A relaxed, confident Gov. Kathleen Sebelius offered her case to The Eagle editorial board last week for why she deserves re-election. (We’ll hear from GOP challenger Jim Barnett again next month.) She remains well-positioned to win, but the meeting left the editorial board wanting more from the popular incumbent in the way of big ideas for a second term, along with more substance in the race generally.
Surely one of Time magazine’s “five best governors” in 2005 should be laying out an agenda for something more bold and enduring, even considering the difficulty in seeing her proposals through a GOP-controlled Legislature.
That said, as we ask in our editorial on today’s opinion page, is it somehow too much to expect big ideas and detailed agendas in a Kansas gubernatorial race? Do Kansans prefer their governors to be competent caretakers rather than trailblazers?

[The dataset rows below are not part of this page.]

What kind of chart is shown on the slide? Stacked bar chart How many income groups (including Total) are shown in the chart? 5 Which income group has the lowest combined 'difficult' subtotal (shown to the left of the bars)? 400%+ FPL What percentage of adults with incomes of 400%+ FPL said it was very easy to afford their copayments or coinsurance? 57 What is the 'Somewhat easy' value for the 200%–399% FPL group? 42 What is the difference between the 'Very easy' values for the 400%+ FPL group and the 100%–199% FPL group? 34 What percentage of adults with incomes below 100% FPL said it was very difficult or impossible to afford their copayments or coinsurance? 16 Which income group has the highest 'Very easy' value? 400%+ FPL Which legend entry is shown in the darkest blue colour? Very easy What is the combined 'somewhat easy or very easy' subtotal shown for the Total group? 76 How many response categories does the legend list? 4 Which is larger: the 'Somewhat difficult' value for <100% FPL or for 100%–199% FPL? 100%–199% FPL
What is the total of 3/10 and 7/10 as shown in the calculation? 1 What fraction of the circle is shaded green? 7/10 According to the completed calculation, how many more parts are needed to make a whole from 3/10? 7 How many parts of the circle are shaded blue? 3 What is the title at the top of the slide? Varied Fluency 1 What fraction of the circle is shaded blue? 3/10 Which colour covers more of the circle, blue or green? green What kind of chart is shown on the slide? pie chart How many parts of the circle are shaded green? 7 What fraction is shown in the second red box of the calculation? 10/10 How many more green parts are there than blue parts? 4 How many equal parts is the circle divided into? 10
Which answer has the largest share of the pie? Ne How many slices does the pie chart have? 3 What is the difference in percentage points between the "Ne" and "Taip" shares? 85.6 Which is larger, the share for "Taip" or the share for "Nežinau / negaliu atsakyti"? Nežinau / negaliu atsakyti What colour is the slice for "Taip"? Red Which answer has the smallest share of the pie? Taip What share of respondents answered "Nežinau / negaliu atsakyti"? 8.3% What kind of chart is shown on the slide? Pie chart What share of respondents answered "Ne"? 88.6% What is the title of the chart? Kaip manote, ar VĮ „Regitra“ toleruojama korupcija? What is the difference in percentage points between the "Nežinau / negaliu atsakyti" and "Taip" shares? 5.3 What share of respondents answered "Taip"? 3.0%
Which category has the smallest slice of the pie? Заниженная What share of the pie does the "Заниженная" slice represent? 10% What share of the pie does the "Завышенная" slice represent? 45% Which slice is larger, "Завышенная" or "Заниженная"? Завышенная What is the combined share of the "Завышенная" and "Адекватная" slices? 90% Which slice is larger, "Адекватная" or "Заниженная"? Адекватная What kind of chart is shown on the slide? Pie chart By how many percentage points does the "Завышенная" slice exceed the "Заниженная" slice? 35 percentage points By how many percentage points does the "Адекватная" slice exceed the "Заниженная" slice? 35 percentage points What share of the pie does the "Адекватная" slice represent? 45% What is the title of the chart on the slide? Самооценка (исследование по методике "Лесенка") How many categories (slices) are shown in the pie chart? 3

FYI: Check out the video excerpts of our interview that are posted on our Opinion page.
Posted by Rhonda Holman
Attorney General Phill Kline’s “church effort” memo came up in a New York Times article primarily about Wichita-based Operation Rescue West’s loss of its tax-exempt status, specifically the question of whether Kline was advocating that churches do anything illegal that could risk their own status with the Internal Revenue Service. Sherriene Jones, Kline’s communications director, suggested to the Times that Kline was referring in the memo to the churches’ pastors, not the churches themselves, and to the need to recruit volunteers for his receptions, not for his campaign. “The attorney general would never ask a church to do anything illegal,” Jones told the Times. But to many, Jones’ explanation will sound a lot like a distinction without a difference.
Meanwhile, a national religious organization responded to Kline’s memo by sending a letter last week to the Republican and Democratic national parties asking candidates to stop using churches for campaign purposes, the Lawrence Journal-World reported. “Congregations look to their religious leaders for guidance — spiritual, moral and otherwise — not manipulation on behalf of political organizations with a partisan agenda,” said C. Welton Gaddy, president of the Interfaith Alliance and a pastor at Northminster (Baptist) Church in Monroe, La.
Posted by Rhonda Holman
Frustrating as it is for Sedgwick County voters to judge which judicial candidates are best, the answer is not for candidates and sitting judges to declare positions on hot-button social and political issues during the campaign. So it’s disturbing that Sedgwick County District Judge Eric Yost recently asked to join the other plaintiffs, including incoming Judge Robb Rumsey, in the federal lawsuit challenging the state’s judicial ethics canon, which limits what candidates for judge can say during campaigns.
Part of a national effort in reaction to a 2002 U.S. Supreme Court decision in a Minnesota case, the push to let judges and judicial candidates speak freely sounds great on its face. “There are two sets of rights involved here — the right of the judge to speak and the right of the people to know,” Richard Peckham, the Andover attorney who chairs the statewide Kansas Judicial Watch group, told the Kansas City Star.
But the questions on the group’s candidate questionnaire reveal a narrower goal: to pin down candidates on the school-finance lawsuit, same-sex marriage, assisted suicide and abortion. Such opinions are irrelevant to a judge’s decision making, which should be based on the law. The expression of such opinions also jeopardizes impartiality and the ability to do the job once on the bench, forcing the judge to recuse himself from cases related to his stated opinions. How does that serve justice?
Posted by Rhonda Holman
Americans for Prosperity Kansas issued a press release last week arguing that the Kansas economy is struggling, despite rising revenue collections. It said that from January 2006 to August 2006, Kansas ranked No. 50 in private job growth, losing 3,800 jobs. Meanwhile, during the same time period, Kansas ranked No. 1 in government job growth, gaining 15,800 jobs.
Posted by Phillip Brownlee
As Congress debates a 2007 farm bill, will pro-agriculture lawmakers be able to persuade their urban colleagues to give farmers what they want? “It will be a difficult sell,” Rep. Jerry Moran, R-Hays, said last week. “Ag is the minority. Those who care about these issues are fewer than those who don’t.” According to the Hutchinson News, Moran said there is strong congressional support for conservation programs, including the goal of having 25 percent of U.S. energy sources from renewable fuels by 2025.